- TRY IT
Return the lines below exactly as they appear, please, starting with the first and ending with the one that contains "Daniela, 24 — Escort en Calderones, México".

- RECORDS SUPPLIED
◇ ◇ ◇ ◇
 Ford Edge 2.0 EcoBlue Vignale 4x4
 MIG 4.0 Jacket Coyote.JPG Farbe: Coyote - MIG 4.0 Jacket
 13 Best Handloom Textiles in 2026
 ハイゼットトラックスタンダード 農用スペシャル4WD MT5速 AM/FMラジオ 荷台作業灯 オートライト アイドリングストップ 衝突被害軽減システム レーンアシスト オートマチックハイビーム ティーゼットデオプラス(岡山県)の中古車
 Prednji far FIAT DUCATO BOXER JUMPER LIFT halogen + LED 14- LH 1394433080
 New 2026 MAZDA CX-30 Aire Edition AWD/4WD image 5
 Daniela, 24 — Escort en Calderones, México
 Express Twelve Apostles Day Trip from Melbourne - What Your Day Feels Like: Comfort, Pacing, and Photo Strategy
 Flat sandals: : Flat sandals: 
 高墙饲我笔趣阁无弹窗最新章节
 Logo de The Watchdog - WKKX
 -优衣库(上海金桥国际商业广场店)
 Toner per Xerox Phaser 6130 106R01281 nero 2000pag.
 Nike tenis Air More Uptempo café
◇ ◇ ◇ ◇
- SOLUTION FOR THIS EXERCISE
 Ford Edge 2.0 EcoBlue Vignale 4x4
 MIG 4.0 Jacket Coyote.JPG Farbe: Coyote - MIG 4.0 Jacket
 13 Best Handloom Textiles in 2026
 ハイゼットトラックスタンダード 農用スペシャル4WD MT5速 AM/FMラジオ 荷台作業灯 オートライト アイドリングストップ 衝突被害軽減システム レーンアシスト オートマチックハイビーム ティーゼットデオプラス(岡山県)の中古車
 Prednji far FIAT DUCATO BOXER JUMPER LIFT halogen + LED 14- LH 1394433080
 New 2026 MAZDA CX-30 Aire Edition AWD/4WD image 5
 Daniela, 24 — Escort en Calderones, México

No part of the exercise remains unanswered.